Task instructions – Copy out the material word for word, starting at the line that contains "How distantly positioned" and ending at the line that contains "In terms of", with both of those lines included.

Data for the task –
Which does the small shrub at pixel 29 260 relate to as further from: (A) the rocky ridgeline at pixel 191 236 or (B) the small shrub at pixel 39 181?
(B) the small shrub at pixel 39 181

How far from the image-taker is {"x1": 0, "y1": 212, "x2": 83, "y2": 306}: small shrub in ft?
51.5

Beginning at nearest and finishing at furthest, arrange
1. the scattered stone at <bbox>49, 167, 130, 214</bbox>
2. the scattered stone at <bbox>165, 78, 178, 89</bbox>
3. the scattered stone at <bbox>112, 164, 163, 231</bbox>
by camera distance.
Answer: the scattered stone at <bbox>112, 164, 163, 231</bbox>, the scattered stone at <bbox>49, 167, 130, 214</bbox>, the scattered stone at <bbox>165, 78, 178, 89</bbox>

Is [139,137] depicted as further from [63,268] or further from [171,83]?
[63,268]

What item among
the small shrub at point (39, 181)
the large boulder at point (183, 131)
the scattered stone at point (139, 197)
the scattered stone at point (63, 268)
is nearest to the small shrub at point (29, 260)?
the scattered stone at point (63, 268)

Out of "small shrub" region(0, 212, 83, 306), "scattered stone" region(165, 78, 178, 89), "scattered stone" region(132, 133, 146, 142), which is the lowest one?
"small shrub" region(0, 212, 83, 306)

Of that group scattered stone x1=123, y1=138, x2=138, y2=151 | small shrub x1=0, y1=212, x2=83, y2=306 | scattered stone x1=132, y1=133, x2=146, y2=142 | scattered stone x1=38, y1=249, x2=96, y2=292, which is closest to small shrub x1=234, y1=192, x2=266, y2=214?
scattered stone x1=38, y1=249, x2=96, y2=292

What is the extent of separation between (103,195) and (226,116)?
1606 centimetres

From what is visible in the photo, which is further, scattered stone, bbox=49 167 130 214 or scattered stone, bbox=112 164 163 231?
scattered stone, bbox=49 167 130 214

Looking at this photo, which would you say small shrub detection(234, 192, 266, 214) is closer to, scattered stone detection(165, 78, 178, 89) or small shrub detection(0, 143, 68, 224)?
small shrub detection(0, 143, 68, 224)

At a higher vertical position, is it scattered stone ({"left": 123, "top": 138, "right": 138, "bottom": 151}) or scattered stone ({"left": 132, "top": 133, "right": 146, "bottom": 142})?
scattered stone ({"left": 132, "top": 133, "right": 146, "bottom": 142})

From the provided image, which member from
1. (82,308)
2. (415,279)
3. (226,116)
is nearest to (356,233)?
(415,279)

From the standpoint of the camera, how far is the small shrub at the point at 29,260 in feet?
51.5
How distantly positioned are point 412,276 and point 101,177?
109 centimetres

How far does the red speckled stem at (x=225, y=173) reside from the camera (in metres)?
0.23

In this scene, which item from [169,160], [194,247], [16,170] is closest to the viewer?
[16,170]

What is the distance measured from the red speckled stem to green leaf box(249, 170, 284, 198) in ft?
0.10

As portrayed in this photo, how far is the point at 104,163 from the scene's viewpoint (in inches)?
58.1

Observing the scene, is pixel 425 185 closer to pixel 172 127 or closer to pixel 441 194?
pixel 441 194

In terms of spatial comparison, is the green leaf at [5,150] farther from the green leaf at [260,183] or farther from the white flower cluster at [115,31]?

--

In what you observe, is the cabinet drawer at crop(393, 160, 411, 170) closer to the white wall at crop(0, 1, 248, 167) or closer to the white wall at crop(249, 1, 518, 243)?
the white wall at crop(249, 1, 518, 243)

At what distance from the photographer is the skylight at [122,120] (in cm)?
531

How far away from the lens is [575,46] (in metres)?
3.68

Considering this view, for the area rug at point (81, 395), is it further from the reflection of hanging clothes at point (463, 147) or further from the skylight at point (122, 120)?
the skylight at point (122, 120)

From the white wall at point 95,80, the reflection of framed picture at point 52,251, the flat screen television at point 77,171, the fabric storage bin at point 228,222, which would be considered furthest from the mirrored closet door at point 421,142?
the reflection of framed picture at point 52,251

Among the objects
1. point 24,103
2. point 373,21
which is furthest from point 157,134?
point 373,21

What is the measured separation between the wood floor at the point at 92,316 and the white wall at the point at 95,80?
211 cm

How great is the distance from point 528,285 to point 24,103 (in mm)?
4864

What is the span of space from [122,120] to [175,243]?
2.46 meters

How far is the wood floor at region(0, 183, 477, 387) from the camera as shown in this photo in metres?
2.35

Solution to this exercise –
How distantly positioned are point 412,276 and point 101,177?
109 centimetres

How far does the red speckled stem at (x=225, y=173) reside from the camera (in metres)?
0.23

In this scene, which item from [169,160], [194,247], [16,170] is closest to the viewer?
[16,170]

What is the distance measured from the red speckled stem to green leaf box(249, 170, 284, 198) in ft?
0.10

As portrayed in this photo, how far is the point at 104,163 from the scene's viewpoint (in inches)?
58.1

Observing the scene, is pixel 425 185 closer to pixel 172 127 or closer to pixel 441 194?
pixel 441 194

In terms of spatial comparison, is the green leaf at [5,150] farther from the green leaf at [260,183] or farther from the white flower cluster at [115,31]?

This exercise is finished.